- Associated Press - Wednesday, December 16, 2015

BOISE, Idaho (AP) - An attorney for the state of Idaho says the American Civil Liberties Union is suing the wrong people over the state’s allegedly unconstitutional public defense system.

Deputy Attorney General Michael Gilmore told a judge Wednesday that neither Gov. C.L. “Butch” Otter, the Public Defense Commission nor the state as a whole has the legal authority or responsibility to enforce standards on county public defense systems.

“That’s not how a system of government based on a separation of powers principle works,” Gilmore told the judge.

It would have been more appropriate for the ACLU to sue county commissioners, magistrates or judges, Gilmore said.

The ACLU contends state officials have known for several years that overwhelming case loads, underfunded budgets and a patchwork system that varies county by county prevent defendants from receiving adequate legal representation guaranteed by the U.S. Constitution. Though the ACLU has brought similar cases over public defense systems in parts of Michigan, Washington state and other regions, attorneys on the Idaho lawsuit say it’s the first such case against an entire state.

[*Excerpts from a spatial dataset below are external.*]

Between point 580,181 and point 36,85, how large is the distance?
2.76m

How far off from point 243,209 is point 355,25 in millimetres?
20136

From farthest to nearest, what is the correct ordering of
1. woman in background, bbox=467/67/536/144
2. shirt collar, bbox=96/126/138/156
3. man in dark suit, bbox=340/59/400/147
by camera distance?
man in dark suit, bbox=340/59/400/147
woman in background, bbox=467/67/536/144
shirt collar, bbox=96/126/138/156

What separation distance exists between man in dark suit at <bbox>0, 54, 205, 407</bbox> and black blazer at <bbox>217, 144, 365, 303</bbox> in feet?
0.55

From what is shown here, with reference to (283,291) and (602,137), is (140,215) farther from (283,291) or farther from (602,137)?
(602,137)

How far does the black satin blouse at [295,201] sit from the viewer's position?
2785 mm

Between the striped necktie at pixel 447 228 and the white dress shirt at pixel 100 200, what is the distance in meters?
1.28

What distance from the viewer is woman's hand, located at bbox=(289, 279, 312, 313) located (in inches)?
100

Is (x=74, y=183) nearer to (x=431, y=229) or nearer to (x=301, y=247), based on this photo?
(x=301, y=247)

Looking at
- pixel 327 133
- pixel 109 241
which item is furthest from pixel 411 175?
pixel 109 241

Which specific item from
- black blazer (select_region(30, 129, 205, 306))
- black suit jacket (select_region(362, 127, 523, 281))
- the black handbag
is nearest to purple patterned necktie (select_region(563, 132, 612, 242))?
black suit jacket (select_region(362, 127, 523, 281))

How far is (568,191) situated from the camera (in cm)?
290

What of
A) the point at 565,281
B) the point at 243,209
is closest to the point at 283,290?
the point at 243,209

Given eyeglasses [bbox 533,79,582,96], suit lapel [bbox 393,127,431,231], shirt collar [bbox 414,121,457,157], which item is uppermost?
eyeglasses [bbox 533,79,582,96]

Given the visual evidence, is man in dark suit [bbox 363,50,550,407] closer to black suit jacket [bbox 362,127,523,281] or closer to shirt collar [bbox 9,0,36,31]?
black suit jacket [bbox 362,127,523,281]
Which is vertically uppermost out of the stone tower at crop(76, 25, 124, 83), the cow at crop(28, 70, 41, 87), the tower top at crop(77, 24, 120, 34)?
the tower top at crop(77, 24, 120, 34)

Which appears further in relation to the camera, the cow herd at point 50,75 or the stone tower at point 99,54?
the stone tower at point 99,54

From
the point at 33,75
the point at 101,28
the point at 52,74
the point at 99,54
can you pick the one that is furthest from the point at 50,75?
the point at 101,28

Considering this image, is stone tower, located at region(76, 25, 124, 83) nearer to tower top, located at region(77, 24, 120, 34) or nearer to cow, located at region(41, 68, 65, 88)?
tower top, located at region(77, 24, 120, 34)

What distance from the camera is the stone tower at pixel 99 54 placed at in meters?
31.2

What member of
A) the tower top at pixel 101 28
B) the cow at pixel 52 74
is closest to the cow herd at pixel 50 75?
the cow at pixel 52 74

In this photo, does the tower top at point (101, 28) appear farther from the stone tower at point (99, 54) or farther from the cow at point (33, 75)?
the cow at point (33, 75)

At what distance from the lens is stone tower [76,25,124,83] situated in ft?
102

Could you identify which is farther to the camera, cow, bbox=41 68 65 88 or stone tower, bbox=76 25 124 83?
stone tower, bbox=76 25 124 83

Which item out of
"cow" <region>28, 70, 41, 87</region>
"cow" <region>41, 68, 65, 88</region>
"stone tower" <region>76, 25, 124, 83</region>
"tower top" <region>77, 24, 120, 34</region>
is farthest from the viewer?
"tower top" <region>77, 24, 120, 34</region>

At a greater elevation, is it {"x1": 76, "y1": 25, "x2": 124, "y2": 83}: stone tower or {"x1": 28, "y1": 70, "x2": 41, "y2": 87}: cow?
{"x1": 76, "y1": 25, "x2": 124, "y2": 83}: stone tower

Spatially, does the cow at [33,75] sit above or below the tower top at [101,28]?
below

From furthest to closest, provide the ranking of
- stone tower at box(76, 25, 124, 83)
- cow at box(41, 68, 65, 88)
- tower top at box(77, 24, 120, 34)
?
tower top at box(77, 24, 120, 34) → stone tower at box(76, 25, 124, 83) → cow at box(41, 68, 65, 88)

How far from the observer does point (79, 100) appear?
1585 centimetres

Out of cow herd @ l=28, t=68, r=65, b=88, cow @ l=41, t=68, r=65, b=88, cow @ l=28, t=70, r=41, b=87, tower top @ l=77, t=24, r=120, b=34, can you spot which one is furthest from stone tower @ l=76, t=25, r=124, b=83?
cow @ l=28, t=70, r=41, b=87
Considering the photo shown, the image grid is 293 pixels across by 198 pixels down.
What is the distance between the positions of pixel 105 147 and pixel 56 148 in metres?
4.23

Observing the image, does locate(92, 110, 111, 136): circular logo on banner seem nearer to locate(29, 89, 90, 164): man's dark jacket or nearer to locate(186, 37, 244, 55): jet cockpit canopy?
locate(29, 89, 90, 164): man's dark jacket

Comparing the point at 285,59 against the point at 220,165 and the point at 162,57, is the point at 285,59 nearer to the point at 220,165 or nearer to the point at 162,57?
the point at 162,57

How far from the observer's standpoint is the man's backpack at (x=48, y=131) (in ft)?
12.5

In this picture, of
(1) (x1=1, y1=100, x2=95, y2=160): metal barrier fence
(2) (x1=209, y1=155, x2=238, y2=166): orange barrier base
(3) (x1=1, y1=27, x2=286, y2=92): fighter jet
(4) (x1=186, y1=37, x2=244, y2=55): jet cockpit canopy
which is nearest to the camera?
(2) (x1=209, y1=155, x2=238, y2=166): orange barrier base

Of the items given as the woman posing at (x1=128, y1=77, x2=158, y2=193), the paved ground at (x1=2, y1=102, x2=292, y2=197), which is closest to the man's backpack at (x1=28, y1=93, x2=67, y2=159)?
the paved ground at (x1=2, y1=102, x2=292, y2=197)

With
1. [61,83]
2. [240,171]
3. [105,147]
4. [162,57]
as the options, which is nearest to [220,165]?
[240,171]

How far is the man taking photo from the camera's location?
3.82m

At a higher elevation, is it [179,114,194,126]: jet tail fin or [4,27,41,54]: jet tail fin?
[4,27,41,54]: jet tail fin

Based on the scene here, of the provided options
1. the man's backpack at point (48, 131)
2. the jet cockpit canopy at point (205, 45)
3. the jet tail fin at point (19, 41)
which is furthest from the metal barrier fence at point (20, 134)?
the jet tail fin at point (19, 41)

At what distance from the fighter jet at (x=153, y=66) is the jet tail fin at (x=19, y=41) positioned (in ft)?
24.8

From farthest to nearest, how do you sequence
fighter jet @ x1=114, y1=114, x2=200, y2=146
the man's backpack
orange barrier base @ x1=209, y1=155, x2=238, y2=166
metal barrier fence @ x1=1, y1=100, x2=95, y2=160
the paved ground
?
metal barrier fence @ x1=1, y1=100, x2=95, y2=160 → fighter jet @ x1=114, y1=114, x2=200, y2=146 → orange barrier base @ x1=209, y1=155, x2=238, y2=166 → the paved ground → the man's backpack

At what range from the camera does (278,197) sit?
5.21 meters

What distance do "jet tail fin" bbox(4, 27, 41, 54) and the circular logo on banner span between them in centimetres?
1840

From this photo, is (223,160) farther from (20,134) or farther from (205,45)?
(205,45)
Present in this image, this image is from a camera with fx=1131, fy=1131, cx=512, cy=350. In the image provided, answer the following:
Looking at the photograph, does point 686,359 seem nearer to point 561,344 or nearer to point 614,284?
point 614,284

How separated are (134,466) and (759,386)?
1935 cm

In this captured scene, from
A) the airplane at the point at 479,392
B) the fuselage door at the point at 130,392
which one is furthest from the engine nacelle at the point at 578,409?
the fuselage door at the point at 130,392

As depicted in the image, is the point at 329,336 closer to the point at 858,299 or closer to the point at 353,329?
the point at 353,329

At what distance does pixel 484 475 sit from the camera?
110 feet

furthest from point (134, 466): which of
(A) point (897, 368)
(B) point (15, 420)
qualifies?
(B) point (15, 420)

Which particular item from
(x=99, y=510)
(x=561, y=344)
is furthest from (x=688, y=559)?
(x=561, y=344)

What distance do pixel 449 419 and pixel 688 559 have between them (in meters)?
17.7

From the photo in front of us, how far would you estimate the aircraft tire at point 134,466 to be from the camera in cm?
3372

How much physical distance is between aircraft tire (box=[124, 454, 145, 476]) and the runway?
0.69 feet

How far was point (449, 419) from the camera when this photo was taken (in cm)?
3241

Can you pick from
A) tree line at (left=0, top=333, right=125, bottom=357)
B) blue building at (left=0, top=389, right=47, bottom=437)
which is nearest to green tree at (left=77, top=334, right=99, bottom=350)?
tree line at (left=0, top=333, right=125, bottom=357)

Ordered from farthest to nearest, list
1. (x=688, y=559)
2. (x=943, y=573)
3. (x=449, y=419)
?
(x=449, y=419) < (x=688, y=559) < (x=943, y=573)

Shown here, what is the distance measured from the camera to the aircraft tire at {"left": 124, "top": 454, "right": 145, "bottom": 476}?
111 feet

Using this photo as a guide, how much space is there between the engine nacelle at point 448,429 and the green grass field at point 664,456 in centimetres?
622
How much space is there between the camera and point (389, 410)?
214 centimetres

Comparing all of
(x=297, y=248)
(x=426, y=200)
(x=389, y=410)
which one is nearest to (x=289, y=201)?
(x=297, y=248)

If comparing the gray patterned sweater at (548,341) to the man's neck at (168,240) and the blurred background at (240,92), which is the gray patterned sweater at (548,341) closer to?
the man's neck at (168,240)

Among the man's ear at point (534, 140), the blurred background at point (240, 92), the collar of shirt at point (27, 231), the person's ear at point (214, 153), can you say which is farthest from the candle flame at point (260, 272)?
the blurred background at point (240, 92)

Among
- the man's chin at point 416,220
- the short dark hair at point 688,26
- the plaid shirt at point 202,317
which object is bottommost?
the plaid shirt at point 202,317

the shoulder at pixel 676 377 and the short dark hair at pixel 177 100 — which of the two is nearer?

ACLU attorney Jason Williamson told 4th District Judge Sam Hoagland that the organization could have taken a county-by-county approach, but that would take years, leaving defendants to continue to get unconstitutional representation well into the future.

“We were not quick on the draw” to bring the lawsuit, Williamson told the judge, but instead gave the state plenty of time to take action.

Idaho can’t escape liability just by claiming there’s no one to sue, Williamson said. He agreed that the state could delegate that responsibility to counties, but he said the counties must also have the resources and training to carry out the task.

Idaho is one of just three states that don’t provide funding for public defense, Williamson noted.

“Delegation is not the problem,” Williamson said. “It’s when delegation turns into abdication - that’s the problem.”

The judge said he would take the matter under advisement and will issue a written ruling later on whether the lawsuit can move forward.

Earlier on Wednesday, an interim legislative committee met to talk with county leaders and mull over possible legislation intended to improve public defense across the state. The Idaho Association of Counties is pushing for any changes to be paid for by the state, with the counties contributing whatever they currently pay for public defense. Several lawmakers on the committee are more supportive of a grant program where counties that meet certain standards could get a portion of state money.

The interim committee didn’t reach consensus on Wednesday, but members hope to introduce a bill for the 2016 Legislative session.

Dan Chadwick with the Idaho Association of Counties warned lawmakers that the ACLU lawsuit wasn’t the only one - Canyon County has been sued by a former employee. The employee purports to be a whistleblower and says the public defense caseloads are too high and funding is too low, Chadwick said.

“Quite frankly it’s a big frustration for us, and we’re talking about a state responsibility,” Chadwick said. “The only reason it’s a county responsibility is that the state has chosen to delegate that to the counties … no matter what we do and how hard we try to fix it, we end up in court anyway.”